STATED GOAL: Retype the following entries word for word, keeping each line as it stands.

## Start

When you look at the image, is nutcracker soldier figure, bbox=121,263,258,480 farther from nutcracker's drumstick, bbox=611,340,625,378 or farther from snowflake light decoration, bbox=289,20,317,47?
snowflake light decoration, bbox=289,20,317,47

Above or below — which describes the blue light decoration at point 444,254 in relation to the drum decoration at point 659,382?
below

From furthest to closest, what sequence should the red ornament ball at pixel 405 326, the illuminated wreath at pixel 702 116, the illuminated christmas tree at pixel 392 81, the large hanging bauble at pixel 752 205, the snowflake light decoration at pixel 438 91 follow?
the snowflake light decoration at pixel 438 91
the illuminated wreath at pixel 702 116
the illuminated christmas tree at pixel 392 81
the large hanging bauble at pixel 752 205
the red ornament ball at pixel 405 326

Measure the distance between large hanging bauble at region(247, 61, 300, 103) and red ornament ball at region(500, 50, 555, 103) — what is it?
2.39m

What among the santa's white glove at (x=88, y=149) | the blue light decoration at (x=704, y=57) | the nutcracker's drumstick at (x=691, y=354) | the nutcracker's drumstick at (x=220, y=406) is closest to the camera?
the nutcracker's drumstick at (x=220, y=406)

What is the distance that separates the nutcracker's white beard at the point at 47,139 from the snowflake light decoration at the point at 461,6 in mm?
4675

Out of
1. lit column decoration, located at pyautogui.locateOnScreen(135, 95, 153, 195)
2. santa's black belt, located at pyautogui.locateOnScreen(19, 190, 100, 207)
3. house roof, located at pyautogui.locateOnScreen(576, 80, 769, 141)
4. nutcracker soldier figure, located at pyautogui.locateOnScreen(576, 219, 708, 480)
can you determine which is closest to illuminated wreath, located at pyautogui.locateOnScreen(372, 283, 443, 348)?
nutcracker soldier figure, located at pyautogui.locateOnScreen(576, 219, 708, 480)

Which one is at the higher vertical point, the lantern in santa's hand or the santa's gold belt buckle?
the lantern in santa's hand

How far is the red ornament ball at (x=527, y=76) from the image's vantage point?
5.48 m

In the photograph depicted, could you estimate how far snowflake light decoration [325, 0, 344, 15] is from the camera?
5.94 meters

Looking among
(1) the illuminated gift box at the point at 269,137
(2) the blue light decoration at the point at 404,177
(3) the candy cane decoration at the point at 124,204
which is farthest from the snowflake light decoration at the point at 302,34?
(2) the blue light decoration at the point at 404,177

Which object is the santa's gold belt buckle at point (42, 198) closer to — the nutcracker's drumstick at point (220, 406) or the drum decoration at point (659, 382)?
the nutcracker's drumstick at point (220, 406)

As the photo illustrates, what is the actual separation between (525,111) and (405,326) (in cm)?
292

## End

EXPECTED OUTPUT:
When you look at the image, is nutcracker soldier figure, bbox=121,263,258,480 farther from nutcracker's drumstick, bbox=611,340,625,378 or farther from snowflake light decoration, bbox=289,20,317,47?
snowflake light decoration, bbox=289,20,317,47

Above or below — which describes the blue light decoration at point 444,254 in relation to the drum decoration at point 659,382?
below

From furthest to closest, what sequence should the red ornament ball at pixel 405 326, the illuminated wreath at pixel 702 116, the illuminated christmas tree at pixel 392 81, the large hanging bauble at pixel 752 205, the snowflake light decoration at pixel 438 91 follow?
the snowflake light decoration at pixel 438 91
the illuminated wreath at pixel 702 116
the illuminated christmas tree at pixel 392 81
the large hanging bauble at pixel 752 205
the red ornament ball at pixel 405 326

Measure the distance between large hanging bauble at region(247, 61, 300, 103) and red ornament ball at region(500, 50, 555, 103) — what is it?
2.39m

What among the santa's white glove at (x=88, y=149) | the blue light decoration at (x=704, y=57) | the nutcracker's drumstick at (x=691, y=354) | the nutcracker's drumstick at (x=220, y=406) is closest to the camera?
the nutcracker's drumstick at (x=220, y=406)

What is the distance that separates the nutcracker's white beard at the point at 47,139 from the snowflake light decoration at the point at 461,6 in mm?
4675

Out of
1. lit column decoration, located at pyautogui.locateOnScreen(135, 95, 153, 195)
2. santa's black belt, located at pyautogui.locateOnScreen(19, 190, 100, 207)
3. house roof, located at pyautogui.locateOnScreen(576, 80, 769, 141)
4. nutcracker soldier figure, located at pyautogui.locateOnScreen(576, 219, 708, 480)
can you determine which is closest to illuminated wreath, located at pyautogui.locateOnScreen(372, 283, 443, 348)?
nutcracker soldier figure, located at pyautogui.locateOnScreen(576, 219, 708, 480)

Which one is at the higher vertical point, the lantern in santa's hand or the santa's gold belt buckle?
the lantern in santa's hand

How far is the red ornament ball at (x=527, y=76) from the image's vantage point?
5.48 m

In the photograph depicted, could you estimate how far snowflake light decoration [325, 0, 344, 15] is from the camera?
5.94 meters

Looking among
(1) the illuminated gift box at the point at 269,137
(2) the blue light decoration at the point at 404,177
(3) the candy cane decoration at the point at 124,204
which is farthest from the snowflake light decoration at the point at 302,34?
(2) the blue light decoration at the point at 404,177

Which object is the santa's gold belt buckle at point (42, 198) closer to — the nutcracker's drumstick at point (220, 406) or the drum decoration at point (659, 382)?
the nutcracker's drumstick at point (220, 406)

As the photo illustrates, what is the actual separation between (525,111) and (405,326) (in cm)?
292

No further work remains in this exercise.